These are called Radiometric quantities. It's what you learn in EM-class.

From a optical point of view, we are more interested in that portion of the EM-spectrum which is visible light (optical spectrum). This is photometry.
Radiometry involves purely physical measurements, while photometry takes into account the response of the human eye to radiant energy at various wavelenghts. So it involves pseudo-physical measurements.
The distinction rests on the fact that the human eye, as a detector, does not have a "flat" spectral response. It does not respond with equal sensitivity to all wavelenghts.
If three sources of light with equal radiant power but radiation blue,yellow and red light are observed visually, the yellow source will seem much brighter than the others.

That is what photometric quantities are for. To measure properties of visible radiation as they appear to the normal eye, rather than as they appear on a "unbiased" detector.

A few photometric quantities are:
Luminous Energy (photometric counterpart of Radiant energy)
Luminous energy density (photometric counterpart of Radiant energy density)
Luminous flux (photometric counterpart of Radiant flux)
etc.

Since not all human eyes are the same, a standard response has been determined by the International Commision of Illumination (CIE).
The function that relates the relative response or sensation of brightness for the eye versus the wavelenght is called the CIE luminous efficiency curve.
I don't have a scanned picture of it, but it appears kinda gaussian with the peak on the yellow color.
There's a efficiency curve for daylight vision and one for night vision.
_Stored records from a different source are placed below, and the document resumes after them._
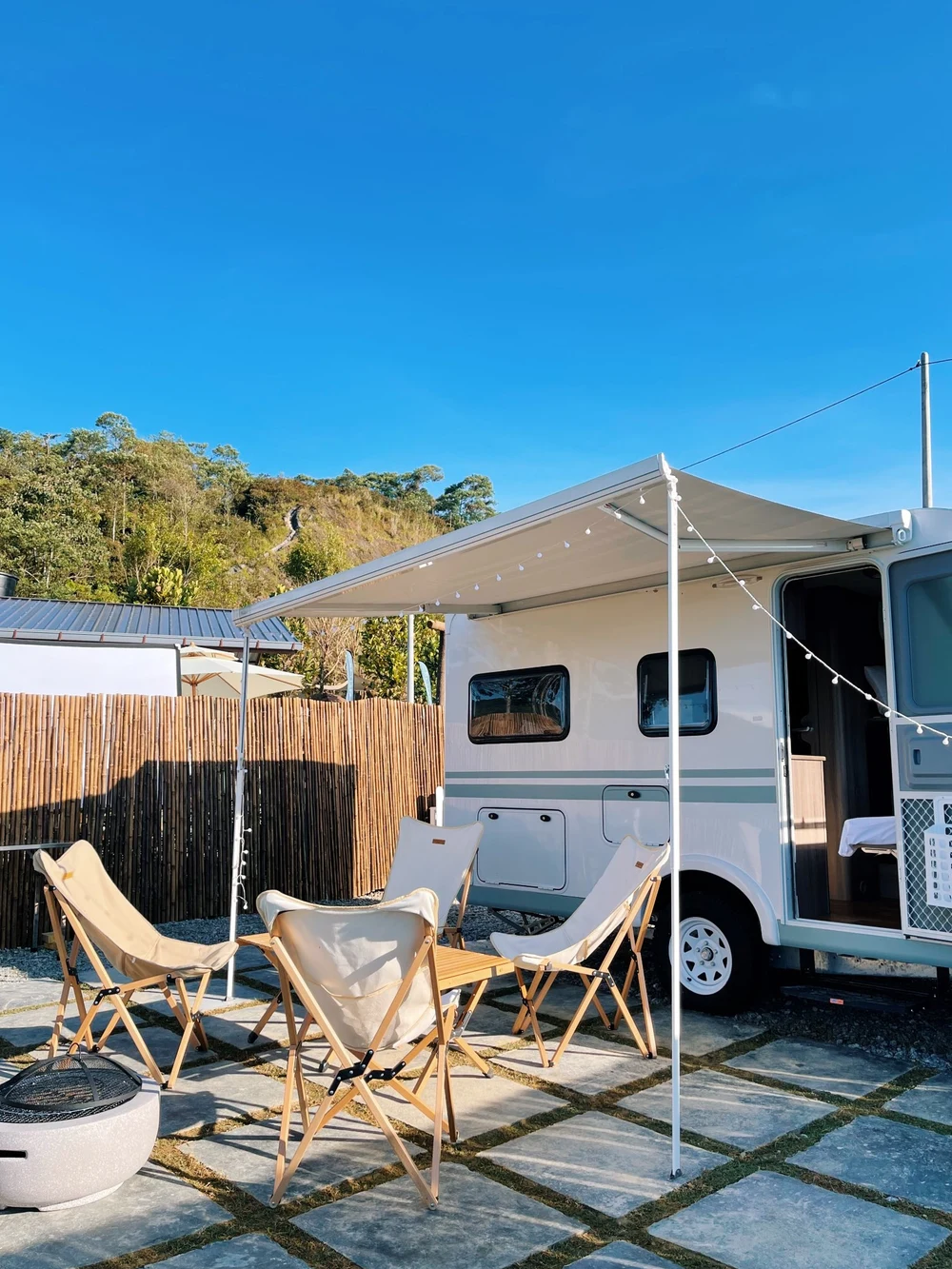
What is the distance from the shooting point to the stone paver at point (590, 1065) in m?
3.82

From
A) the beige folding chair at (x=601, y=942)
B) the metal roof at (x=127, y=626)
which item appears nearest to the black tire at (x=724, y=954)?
the beige folding chair at (x=601, y=942)

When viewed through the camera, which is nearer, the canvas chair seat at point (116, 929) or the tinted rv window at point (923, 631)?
the canvas chair seat at point (116, 929)

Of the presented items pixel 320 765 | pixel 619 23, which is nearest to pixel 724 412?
pixel 619 23

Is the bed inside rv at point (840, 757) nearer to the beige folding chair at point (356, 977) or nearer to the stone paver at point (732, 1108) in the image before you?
the stone paver at point (732, 1108)

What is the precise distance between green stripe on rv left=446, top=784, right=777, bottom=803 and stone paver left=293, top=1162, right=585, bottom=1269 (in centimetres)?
233

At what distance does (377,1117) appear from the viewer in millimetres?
2719

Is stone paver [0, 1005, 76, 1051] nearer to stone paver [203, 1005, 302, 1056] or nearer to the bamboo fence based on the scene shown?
stone paver [203, 1005, 302, 1056]

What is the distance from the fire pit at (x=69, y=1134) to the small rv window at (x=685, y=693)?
3090 mm

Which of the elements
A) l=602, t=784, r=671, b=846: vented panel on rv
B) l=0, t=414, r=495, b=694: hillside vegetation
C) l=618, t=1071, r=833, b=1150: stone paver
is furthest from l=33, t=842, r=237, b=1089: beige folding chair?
l=0, t=414, r=495, b=694: hillside vegetation

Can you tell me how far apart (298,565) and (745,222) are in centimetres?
2278

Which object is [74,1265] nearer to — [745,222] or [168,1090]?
[168,1090]

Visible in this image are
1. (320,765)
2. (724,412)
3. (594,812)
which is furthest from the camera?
(724,412)

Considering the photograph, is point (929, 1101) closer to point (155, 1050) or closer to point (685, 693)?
point (685, 693)

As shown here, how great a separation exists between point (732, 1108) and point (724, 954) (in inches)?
47.7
Radiometric quantities are related to photometric quantities through this curve.
The relation is simple:
photometric unit = $LaTeX Code: K(\\lambda) \\times$ radiometric unit
where $LaTeX Code: K(\\lambda)$ is the luminous efficacy.
If $LaTeX Code: V(\\lambda)$ is the luminous efficiency, then
$LaTeX Code: K(\\lambda)=685V(\\lambda)$

phew...

**Brad Barker** · Sep2-04, 08:02 AM

ok. that's all new to me!

...but...how is luminous (and i suppose also, radiant) intensity defined? Is it luminous flux times...something...?

**Galileo** · Sep2-04, 10:31 AM

The radiant intensity is the radiant flux emitted per unit of solid angle by a point source in a given direction. It's measured in Watts per steradian.

Intensity is very often confused with irradiance, which is the flux per unit area. It's measured in Watts per square meter.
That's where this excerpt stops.